Tag Archives: Record of a Night Too Brief

Record of a Night Too Brief by Hiromi Kawakami. Translated by Lucy North.

Record of a Night Too Brief by Hiromi Kawakami Title: Record of a Night Too Brief
Author: Hiromi Kawakami
Translated from the Japanese by Lucy North
Publisher: Pushkin Press
ISBN: 978-1782272717
Genre: Literary Fiction, Novella, Short Stories, Japanese Novellas
Pages: 156
Source: Publisher
Rating: 5 Stars

“Record of a Night Too Brief” is a weird book and that I say in a good way. It took me some time to wind my head around it, but it proved to be a very satisfying read, nonetheless. This book is a collection of three fantastical short stories and on the surface, while they all seem to be rather easy and direct, they are anything but that.

In the first titular story, there are dream sequences (reminded me a lot of Murakami when that happened), talking animals, shrinking girls, mathematics, and a night-sky that you should only experience while reading this story.

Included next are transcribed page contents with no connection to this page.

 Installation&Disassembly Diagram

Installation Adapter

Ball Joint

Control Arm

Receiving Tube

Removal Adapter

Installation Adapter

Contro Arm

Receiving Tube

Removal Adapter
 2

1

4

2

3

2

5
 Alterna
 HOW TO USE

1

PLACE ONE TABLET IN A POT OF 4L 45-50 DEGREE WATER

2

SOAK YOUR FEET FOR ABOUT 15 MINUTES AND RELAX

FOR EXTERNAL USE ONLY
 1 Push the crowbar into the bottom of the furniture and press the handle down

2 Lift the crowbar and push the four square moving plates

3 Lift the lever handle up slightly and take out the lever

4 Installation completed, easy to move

The second one titled, “Missing” is about a sister mourning for her missing brother, while her entire family is rejoicing the fact of his would-be-wife entering the household. This is my favourite story in the book and you will know why when you read it.

The last story is called “A Snake Stepped On” where a woman accidentally steps on a snake, the snake is transformed to a girl and follows her home, thus living with the woman and her family.

You might think it to be super strange but like I said before, while these stories are strange, they are entertaining and profound to a large extent. These stories are about three women, trying to make their way in this world, surrounded by strange circumstances. In this way then, all these stories are sure inter-linked.

The writing cannot be bracketed in any genre. It is refreshing, haunting and almost new (Like I said, it did remind me of Murakami to some extent). I’ve read Kawakami’s books earlier and I must say that this happens to be her best, according to me. She has truly evolved as a writer in this one.

Lucy North has translated this book to perfection, because I didn’t feel anything lacking in it. If you want to start with contemporary Japanese literature and understand its people and way of life, I would most certainly urge you to read this collection.